Your Closet is a Bucket Line

Sometimes, when I’m feeling anxious about climate change and environmental damage, I picture this: all of us, reaching into our closets and creating change. It’s a little like the enchanted wardrobe from The Chronicles of Narnia, but more realistic than that, too.

In 2020, the average consumer was buying 60% more clothing than they were in 2000 and keeping it for half as long. That’s according to a reputable study from McKinsey and it’s not surprising. Fast fashion has done a good job of luring us into this idea that new clothes are a constant necessity. A new shirt can be a delightful confidence booster. But when there are companies sending out subscription boxes of the latest fashions arriving at your door every week, garment sellers start to look like pushers. And we feel like junkies.

Maybe you’ve already heard that fashion is the second most polluting industry – following only fossil fuels – and is the cause of 10% of all human-caused greenhouse gas emissions. It is the cause of 20% of global wastewater and uses more energy than aviation and shipping combined.*

Fifty-three million tons of clothing are incinerated or sent to landfills every year. And 65% of that is polyester, made with fossil fuels, which will hang around slowly degrading and leeching microplastics into waterways for 200 years.

Every time we make an item of clothing out of natural fibers – which break down and return to the soil in weeks – we do a little kindness to our environment. Every garment we rescue from the international churn of polluting factories, labor abuses, and shipping, shipping, shipping, is a public good.

A few years ago, here in Santa Barbara and Ventura, we had a raging wildfire that lasted weeks. One month later, the rains came and roared through burnt canyons above Montecito, sending mud, brush, and boulders flying through town at 3:30 in the morning. At least 21 people died, and more than 100 homes were destroyed. That morning, dozens of people gathered and formed bucket brigades, helping people dig out.

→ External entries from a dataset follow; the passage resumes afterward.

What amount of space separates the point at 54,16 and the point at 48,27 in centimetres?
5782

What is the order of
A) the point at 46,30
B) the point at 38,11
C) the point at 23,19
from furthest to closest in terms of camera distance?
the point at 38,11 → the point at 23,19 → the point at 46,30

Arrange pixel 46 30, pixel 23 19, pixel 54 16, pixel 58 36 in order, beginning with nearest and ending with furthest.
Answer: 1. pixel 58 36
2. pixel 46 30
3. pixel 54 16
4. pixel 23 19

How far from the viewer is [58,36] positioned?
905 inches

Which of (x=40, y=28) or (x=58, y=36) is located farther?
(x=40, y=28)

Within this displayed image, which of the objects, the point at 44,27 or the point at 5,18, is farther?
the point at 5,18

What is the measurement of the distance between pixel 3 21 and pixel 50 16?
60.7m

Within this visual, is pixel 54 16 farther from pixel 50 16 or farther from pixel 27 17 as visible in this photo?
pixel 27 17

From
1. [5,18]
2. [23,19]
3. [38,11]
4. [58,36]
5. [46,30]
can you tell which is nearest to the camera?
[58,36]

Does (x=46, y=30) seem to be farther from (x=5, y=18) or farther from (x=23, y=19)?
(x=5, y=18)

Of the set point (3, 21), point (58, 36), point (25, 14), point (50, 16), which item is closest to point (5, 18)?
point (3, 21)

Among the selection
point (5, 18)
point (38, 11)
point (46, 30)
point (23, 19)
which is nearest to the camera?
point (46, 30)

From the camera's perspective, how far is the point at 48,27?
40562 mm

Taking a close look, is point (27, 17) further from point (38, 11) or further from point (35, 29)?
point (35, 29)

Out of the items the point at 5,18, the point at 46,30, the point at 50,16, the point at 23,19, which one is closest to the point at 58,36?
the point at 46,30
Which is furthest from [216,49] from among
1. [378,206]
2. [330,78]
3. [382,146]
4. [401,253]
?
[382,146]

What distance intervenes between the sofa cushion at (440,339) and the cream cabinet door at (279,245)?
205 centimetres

The next day, hundreds of people showed up. They organized into teams, brought their own shovels, trucks, and sedans, and worked wherever they were needed.

When bad things are happening, most of us want to show up, to help dig out. Putting your hands on a bucket, in a line of your neighbors, is not just helpful, it is healing.

Let our closets be like a line of buckets – a path toward a kinder way of living on the planet, one stitch at a time.